Bain-Selbo said that money will help keep the pantry stocked when it is open this winter, while classes are held remotely.
As the School of Nursing held its drive for the Thanksgiving meal, faculty in other schools collected other needed items for the pantry, such as pasta and pasta sauce, granola bars, oatmeal packets, ravioli, macaroni and cheese, and more.
Geiselman said many college students experience food insecurity, which can impede their academic success.

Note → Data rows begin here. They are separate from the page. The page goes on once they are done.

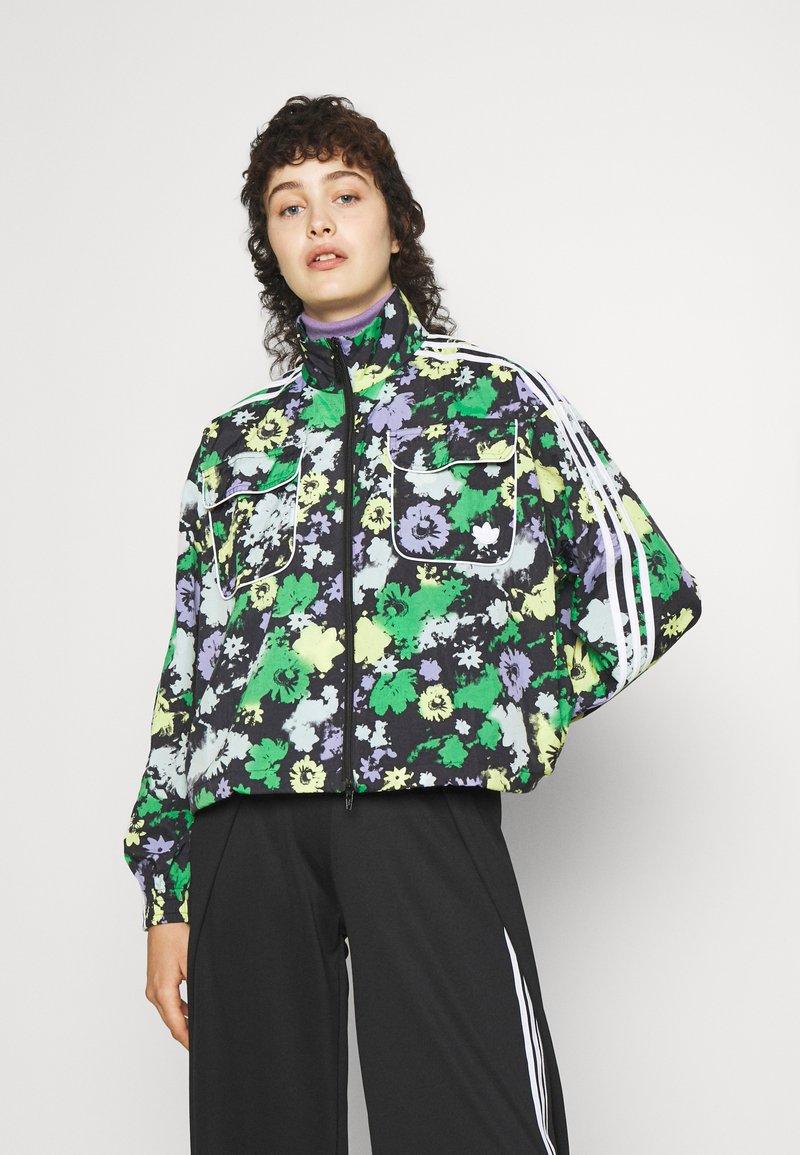 adidas Originals - ORIGINALS TREFOIL MOMENTS WINDBREAKER LOOSE - Training jacket - multicolour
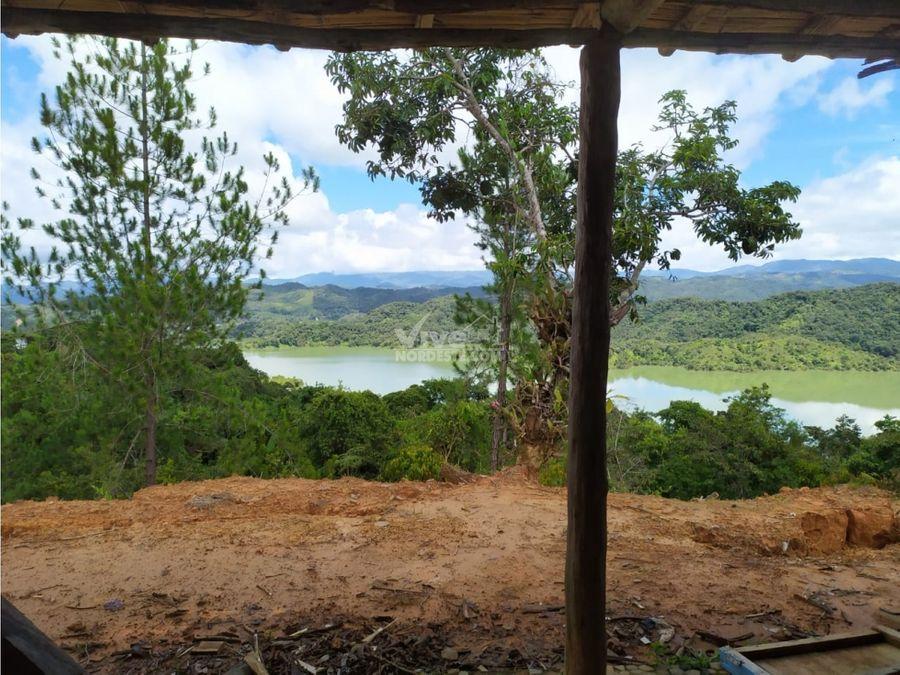 hermosa casa finca campesina con vista a la represa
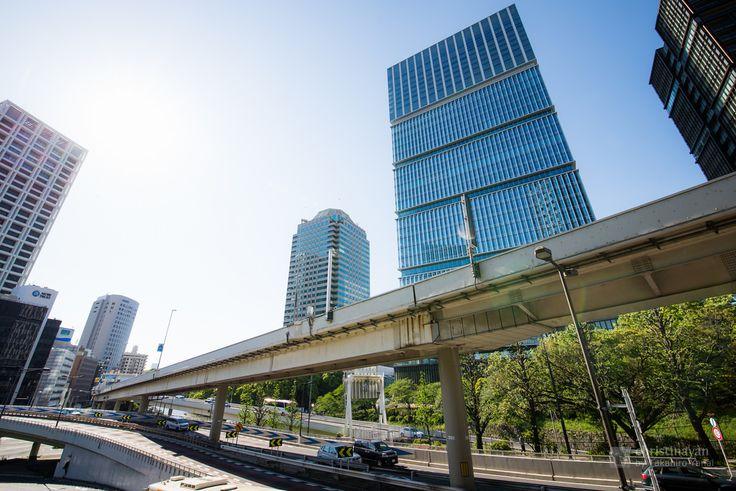 Tokyo Garden Terrace Kioicho, Kioi Tower (東京ガーデンテラス紀尾井町 紀尾井タワー).< /  Designed : Kohn Pedersen Fox Associates (外装デザイン:コーン・ペダーセン・フォックス). /  Architect : Nikken Sekkei (設計:日建設計).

“We want them to be able to take their exams and study with a clear head, with good nutrition,” she said. “As health care providers, we are in a service profession. If we can support our students and encourage them to use the cupboard so they can have better success, they will be better prepared to join the workforce, and then can give back because they were cared for in their time of need. They shouldn’t have to choose between paying bills and eating a meal.”
The Cougar Cupboard will be open for online orders and pick up February 8, except for when the campus is closed from December 24 to January 4 for the holidays.
Students may order food online at the Cougar Cupboard website, and will receive an email when it is ready to be picked up. Order pick up will be available Monday through Thursday, from 8 a.m. to 5 p.m.
Monetary donations, which will be used to purchase food for the pantry, may be made at the website as well.